本文>
______
イヤホンというと、外出の際に音楽を楽しむ為に使う用途が多いはずです。現在ではスマートフォンもあるため、実際に通勤通学している人の半分以上はイヤホンを装着している方を見かけます。また、オンラインミーティングやテレワークで、マイク付きのイヤホンを使用している方も多くいらっしゃると思います。でも、購入時にどんなイヤホンがいいか毎回迷っていませんか?
今回もイヤホンの構造・種類別の特徴やメリットを、筆者の手持ちの機種を2機種を実際に見ながらご紹介させて頂きます。
目次
ワイヤレスとケーブルありどっちがいい?
現在主流になっているのは、Bluetoothで接続するワイヤレスイヤホン/ヘッドホンになります。
昨今のスマートフォンではそもそもイヤホンジャックがないものも多くありますし、やはりケーブルが無いというのは、取り回しの上でも非常に実用性が高いです。
現在各メーカーから様々な機種がリリースされており、当初こそ音質がケーブルタイプに比べて劣ると言われていましたが、今では音質が良いものも多いです。
ケーブルタイプはワイヤレスが普及するまでは主流でしたが、ミドルクラスからハイエンド機種はケーブルタイプが殆どになります。
上位機種などはケーブル交換できるものが多く、ケーブルによって音質が変化、向上するという点では、オーディオとしての観点が強くなっていると思います。
イヤホンの形状別特徴
密閉型(カナル型)
カナル型とも言われる、イヤーピースで耳を塞ぐタイプのものとなります。
現在では最もスタンダードなタイプです。
______
記録一覧>
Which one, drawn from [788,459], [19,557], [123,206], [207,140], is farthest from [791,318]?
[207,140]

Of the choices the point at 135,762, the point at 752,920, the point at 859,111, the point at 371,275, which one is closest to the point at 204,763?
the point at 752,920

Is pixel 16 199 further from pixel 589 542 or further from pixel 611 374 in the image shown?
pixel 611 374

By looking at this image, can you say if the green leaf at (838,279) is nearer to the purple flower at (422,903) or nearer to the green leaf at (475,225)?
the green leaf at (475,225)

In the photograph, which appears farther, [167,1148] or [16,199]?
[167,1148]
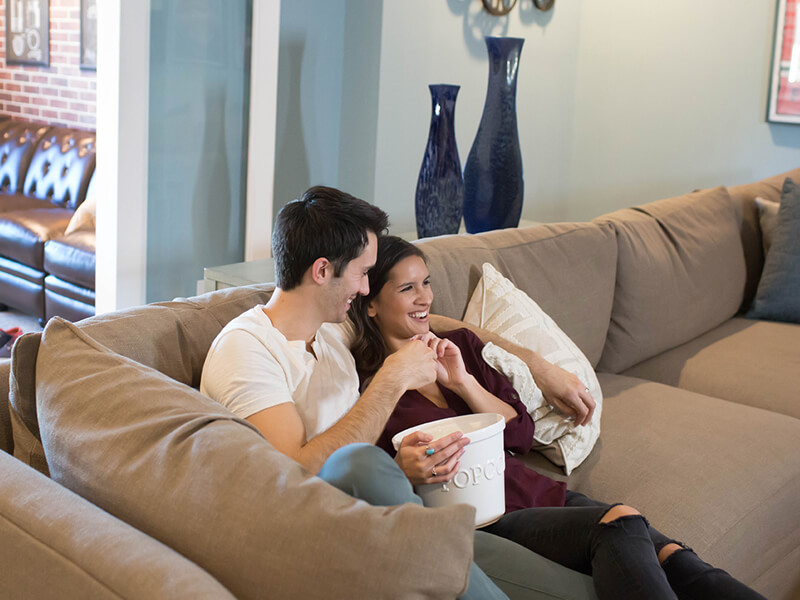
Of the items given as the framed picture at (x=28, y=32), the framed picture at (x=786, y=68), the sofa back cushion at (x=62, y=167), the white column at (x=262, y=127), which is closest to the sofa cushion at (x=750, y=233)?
the framed picture at (x=786, y=68)

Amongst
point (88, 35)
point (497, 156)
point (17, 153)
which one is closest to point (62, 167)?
point (17, 153)

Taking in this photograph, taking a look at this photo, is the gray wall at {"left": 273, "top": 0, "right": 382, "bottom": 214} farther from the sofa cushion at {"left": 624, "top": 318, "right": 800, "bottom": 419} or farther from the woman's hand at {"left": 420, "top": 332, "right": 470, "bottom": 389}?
the woman's hand at {"left": 420, "top": 332, "right": 470, "bottom": 389}

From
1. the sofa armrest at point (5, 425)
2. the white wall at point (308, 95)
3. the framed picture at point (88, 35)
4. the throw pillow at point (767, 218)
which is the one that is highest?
the framed picture at point (88, 35)

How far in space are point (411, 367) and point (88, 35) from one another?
4.30m

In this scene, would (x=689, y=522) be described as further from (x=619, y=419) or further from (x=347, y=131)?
(x=347, y=131)

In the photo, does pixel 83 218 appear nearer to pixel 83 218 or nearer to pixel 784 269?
pixel 83 218

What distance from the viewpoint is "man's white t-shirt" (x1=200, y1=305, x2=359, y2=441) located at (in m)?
1.37

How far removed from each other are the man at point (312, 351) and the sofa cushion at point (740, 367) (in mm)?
1271

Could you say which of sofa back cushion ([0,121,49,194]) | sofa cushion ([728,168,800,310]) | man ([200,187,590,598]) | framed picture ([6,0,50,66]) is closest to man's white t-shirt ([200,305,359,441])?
man ([200,187,590,598])

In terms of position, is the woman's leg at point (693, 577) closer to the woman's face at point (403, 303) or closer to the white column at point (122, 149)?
the woman's face at point (403, 303)

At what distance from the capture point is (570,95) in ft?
13.9

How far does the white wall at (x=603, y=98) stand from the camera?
3293mm

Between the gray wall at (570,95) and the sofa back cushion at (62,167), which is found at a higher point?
the gray wall at (570,95)

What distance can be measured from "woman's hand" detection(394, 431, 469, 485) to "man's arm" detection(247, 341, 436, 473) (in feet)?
0.42
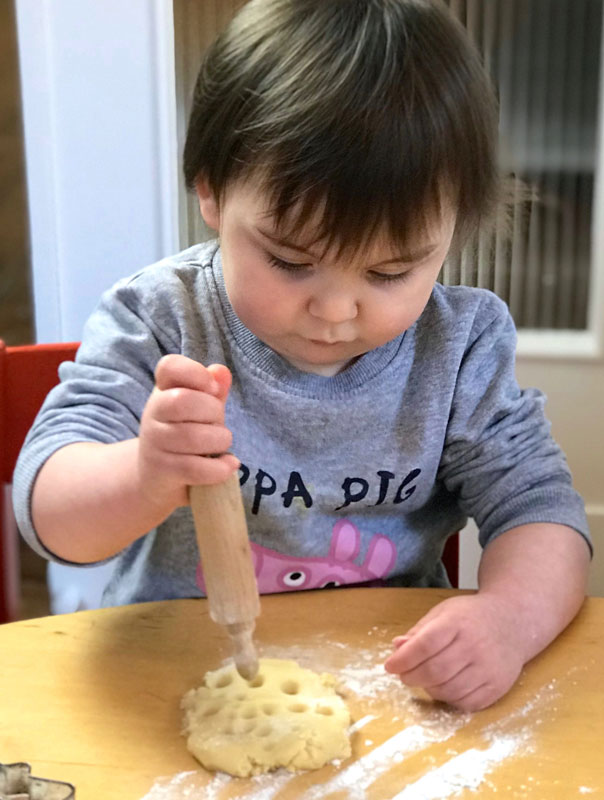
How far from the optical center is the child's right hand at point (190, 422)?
588 millimetres

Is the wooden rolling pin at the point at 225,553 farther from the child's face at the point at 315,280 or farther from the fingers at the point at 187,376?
the child's face at the point at 315,280

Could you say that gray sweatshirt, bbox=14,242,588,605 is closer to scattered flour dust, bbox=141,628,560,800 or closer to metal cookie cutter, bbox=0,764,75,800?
scattered flour dust, bbox=141,628,560,800

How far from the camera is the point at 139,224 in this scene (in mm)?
1510

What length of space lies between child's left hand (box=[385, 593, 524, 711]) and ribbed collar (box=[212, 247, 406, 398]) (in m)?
0.26

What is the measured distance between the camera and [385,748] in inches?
24.0

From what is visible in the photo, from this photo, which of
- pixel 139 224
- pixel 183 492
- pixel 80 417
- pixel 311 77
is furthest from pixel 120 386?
pixel 139 224

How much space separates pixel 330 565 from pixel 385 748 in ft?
1.13

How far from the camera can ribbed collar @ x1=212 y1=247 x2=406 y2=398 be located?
90 cm

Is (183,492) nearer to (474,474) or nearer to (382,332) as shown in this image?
(382,332)

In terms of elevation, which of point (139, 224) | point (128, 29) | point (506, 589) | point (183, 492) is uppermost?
point (128, 29)

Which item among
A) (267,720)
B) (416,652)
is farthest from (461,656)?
(267,720)

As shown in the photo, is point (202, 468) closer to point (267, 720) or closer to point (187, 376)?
point (187, 376)

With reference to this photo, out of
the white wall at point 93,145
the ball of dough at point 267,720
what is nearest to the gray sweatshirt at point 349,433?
the ball of dough at point 267,720

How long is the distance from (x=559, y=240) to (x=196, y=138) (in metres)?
0.95
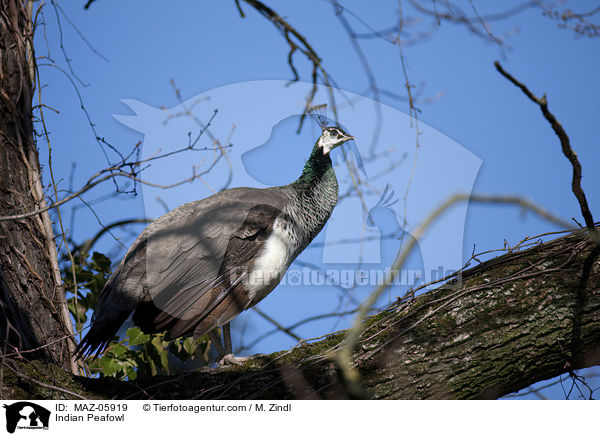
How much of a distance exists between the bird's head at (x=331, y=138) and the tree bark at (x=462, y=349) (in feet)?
3.78

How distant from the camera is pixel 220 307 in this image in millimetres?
2090

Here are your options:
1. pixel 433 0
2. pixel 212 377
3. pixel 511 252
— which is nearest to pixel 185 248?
pixel 212 377

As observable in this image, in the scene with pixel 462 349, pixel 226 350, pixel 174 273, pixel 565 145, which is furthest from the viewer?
pixel 226 350

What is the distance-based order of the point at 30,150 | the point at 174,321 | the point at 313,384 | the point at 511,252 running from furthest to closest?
the point at 30,150, the point at 174,321, the point at 511,252, the point at 313,384

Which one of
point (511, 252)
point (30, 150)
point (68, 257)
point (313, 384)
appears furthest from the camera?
point (68, 257)

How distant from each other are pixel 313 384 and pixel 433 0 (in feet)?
5.24

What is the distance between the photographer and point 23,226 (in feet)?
7.29

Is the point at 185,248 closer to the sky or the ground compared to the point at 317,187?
closer to the ground

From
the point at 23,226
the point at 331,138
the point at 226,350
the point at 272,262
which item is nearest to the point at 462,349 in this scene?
the point at 272,262

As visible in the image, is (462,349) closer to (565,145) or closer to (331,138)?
(565,145)

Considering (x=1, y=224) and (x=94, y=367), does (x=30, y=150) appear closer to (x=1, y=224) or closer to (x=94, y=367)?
(x=1, y=224)

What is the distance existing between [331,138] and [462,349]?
1.44 m

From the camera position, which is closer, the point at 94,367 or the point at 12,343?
the point at 12,343

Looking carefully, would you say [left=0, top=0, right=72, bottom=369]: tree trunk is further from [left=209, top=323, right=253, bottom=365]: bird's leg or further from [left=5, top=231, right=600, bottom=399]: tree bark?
[left=209, top=323, right=253, bottom=365]: bird's leg
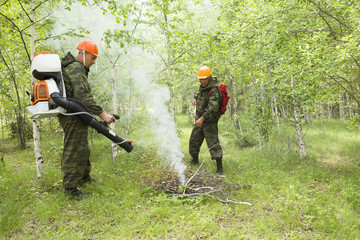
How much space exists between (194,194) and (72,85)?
2.73 meters

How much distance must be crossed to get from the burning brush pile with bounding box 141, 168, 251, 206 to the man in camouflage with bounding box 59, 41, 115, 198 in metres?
1.19

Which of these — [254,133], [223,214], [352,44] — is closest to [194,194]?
[223,214]

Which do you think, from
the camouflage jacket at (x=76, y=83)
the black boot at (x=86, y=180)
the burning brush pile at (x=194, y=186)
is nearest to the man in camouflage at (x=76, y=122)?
the camouflage jacket at (x=76, y=83)

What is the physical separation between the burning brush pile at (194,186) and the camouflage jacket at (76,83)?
5.62ft

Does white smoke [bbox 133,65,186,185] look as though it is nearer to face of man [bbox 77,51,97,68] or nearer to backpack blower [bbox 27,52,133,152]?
face of man [bbox 77,51,97,68]

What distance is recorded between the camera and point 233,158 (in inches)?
237

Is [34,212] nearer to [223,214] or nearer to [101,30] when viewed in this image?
[223,214]

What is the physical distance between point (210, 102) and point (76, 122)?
2.79 metres

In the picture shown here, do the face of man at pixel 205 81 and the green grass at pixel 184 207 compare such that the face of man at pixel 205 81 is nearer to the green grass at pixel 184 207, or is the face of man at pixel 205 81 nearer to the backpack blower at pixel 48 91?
the green grass at pixel 184 207

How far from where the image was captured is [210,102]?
16.0 ft

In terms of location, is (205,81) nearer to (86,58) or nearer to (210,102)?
(210,102)

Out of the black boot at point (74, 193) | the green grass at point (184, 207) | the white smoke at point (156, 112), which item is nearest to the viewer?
the green grass at point (184, 207)

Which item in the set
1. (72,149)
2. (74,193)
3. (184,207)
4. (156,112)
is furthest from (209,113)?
(74,193)

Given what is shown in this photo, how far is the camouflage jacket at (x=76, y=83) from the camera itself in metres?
3.51
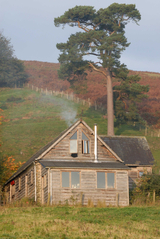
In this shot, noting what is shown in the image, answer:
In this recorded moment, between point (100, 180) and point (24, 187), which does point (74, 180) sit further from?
point (24, 187)

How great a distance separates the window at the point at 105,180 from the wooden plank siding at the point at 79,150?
1911 mm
______
課題 A>
イヤホンについての本文から、見出しとして一行だけで置かれている行をすべて、出てくる順に書き出してください。
課題 B>
イヤホンについての本文のうち、「現在各メーカーから様々な機種」から「が強くなっていると思います。」までの部分を、「ケーブルタイプ」を「有線タイプ」に呼び替えて書き直してください。
課題 C>
イヤホンについての本文を、最後の文のあとから書き進めてください。
記録は本文とは別に用意された資料です。

最終結果 A>
目次
ワイヤレスとケーブルありどっちがいい?
イヤホンの形状別特徴
密閉型(カナル型)

最終結果 B>
現在各メーカーから様々な機種がリリースされており、当初こそ音質が有線タイプに比べて劣ると言われていましたが、今では音質が良いものも多いです。
有線タイプはワイヤレスが普及するまでは主流でしたが、ミドルクラスからハイエンド機種は有線タイプが殆どになります。
上位機種などはケーブル交換できるものが多く、ケーブルによって音質が変化、向上するという点では、オーディオとしての観点が強くなっていると思います。

最終結果 C>
カナル型イヤホンはイヤーピースを耳の奥に入れ込んで使用するため、音漏れ・遮音性に優れ、密閉度が高いため低音再生にも優れます。
ケーブルタイプのイヤホンでは、ケーブルが衣服等にあたる時の音(タッチノイズ)が伝わってしまいます。
耳の後ろ側にケーブルを回して使用する、耳掛け型タイプではタッチノイズは聞こえません。
開放型(インナーイヤー型)
インナーイヤー型とは、カナル型と異なり、耳の奥へ入れ込むイヤーピースがありません。
耳の入り口にある耳甲介(じこうかい)と呼ばれる部分にイヤホンを引っ掛けて装着します。
圧迫感がなく周囲の音が聞き取りやすい、音場が広いといった特徴があります。
また、カナル型のように耳を塞がない為、ケーブルのタッチノイズはありません。
一方で遮音性の低さや音漏れが大きいといったデメリットはあります。
また、耳に引っ掛ける形になるので、耳の大きさによってはフィットしづらいことがあります。
カナル型が主流になるまではスタンダードなタイプでした。
現在では低価格帯でのラインが殆どですが、一部高価格帯のものも存在します。
音を出すドライバー部分の種類
ダイナミック型(D型)
入力側から電気信号を受けたボイスコイルが、
ダイアフラム(振動板)を前後に動かす事で空気を振動させて音を鳴らします。
ユニットの大きさで音質が変わり、大きくなるほど低音~高音の再生能力は高くなります。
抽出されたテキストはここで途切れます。